Note : Rapport provenant d'une seule source ; en attente de corroboration.
Lors de la Semaine des réseaux et partenariats humanitaires 2026 (HNPW), une session a exploré les moyens de mieux intégrer la culture dans les interventions d'urgence, en s'appuyant sur les expériences d'Ukraine, de Gaza, de Colombie, du Cameroun et de Grèce.
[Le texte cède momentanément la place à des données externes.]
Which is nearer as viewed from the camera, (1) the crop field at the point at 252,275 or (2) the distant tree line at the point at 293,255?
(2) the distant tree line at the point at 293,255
La culture est de plus en plus perçue comme un atout stratégique pour une réponse inclusive et durable aux crises, le patrimoine vivant jouant un rôle clé dans l'ancrage de l'identité et le retour à la normale après les crises.
Les déplacements de population perturbent la transmission des pratiques culturelles, mais l'UNESCO a soutenu, de 2023 à 2025, un projet en Roumanie intitulé « Enseignement et apprentissage communautaires du patrimoine vivant ukrainien en Roumanie ». Cette initiative a permis à plus de 1 500 enfants et familles ukrainiennes déplacées de participer à des ateliers visant à transmettre les pratiques traditionnelles et à renforcer l'identité culturelle, démontrant ainsi comment le patrimoine vivant peut être une source de résilience et de cohésion sociale. Un anthropologue ayant participé à l'étude a noté que ce projet a incité les pays voisins à évaluer les besoins des communautés ukrainiennes déplacées.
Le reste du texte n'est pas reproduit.